> [RECORDS SUPPLIED]:
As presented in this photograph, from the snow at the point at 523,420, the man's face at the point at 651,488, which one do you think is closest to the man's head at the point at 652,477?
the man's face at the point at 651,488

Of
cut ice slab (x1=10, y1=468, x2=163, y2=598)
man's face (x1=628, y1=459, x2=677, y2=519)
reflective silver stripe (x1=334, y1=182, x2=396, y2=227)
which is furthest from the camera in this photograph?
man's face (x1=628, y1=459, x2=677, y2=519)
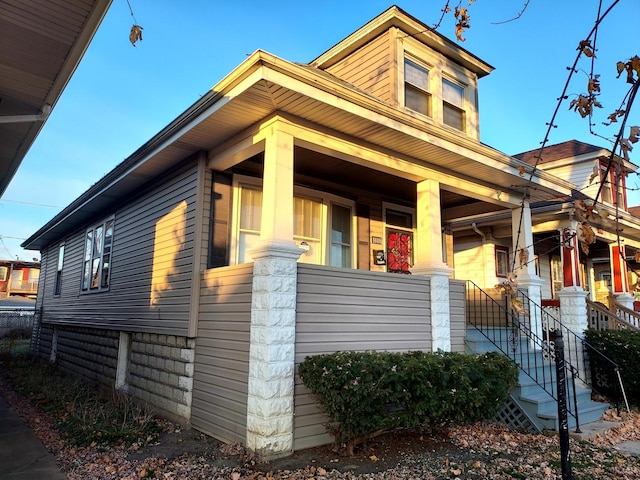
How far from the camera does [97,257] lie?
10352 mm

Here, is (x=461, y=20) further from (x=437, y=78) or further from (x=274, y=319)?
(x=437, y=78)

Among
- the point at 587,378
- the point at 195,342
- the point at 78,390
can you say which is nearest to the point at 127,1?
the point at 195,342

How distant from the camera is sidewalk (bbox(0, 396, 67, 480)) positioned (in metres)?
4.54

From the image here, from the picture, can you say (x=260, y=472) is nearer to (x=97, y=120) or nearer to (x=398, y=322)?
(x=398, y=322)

> [THE PROBLEM]: Repeat all of the rows above, replacing "camera" with "lens" and keeping everything else the same. Leave the pictures out.

> [FULL RESPONSE]:
As presented in this photograph, from the snow at the point at 523,420, the man's face at the point at 651,488, which one do you think is closest to the man's head at the point at 652,477?
the man's face at the point at 651,488

Of
cut ice slab (x1=10, y1=468, x2=163, y2=598)
man's face (x1=628, y1=459, x2=677, y2=519)
reflective silver stripe (x1=334, y1=182, x2=396, y2=227)
which is furthest from the lens in this photograph?
man's face (x1=628, y1=459, x2=677, y2=519)
How far from the lens does [97,257] lie?
10352 mm

Here, is (x=461, y=20) further from (x=437, y=78) or further from (x=274, y=319)?
(x=437, y=78)

Among
- the point at 587,378
- the point at 195,342
- the point at 78,390
can you say which is nearest to the point at 127,1?
the point at 195,342

How distant from the lens is sidewalk (bbox(0, 396, 67, 480)) positioned (in metres)?
4.54

From the image here, from the picture, can you say (x=260, y=472) is nearer to (x=97, y=120) or nearer to (x=398, y=322)?
(x=398, y=322)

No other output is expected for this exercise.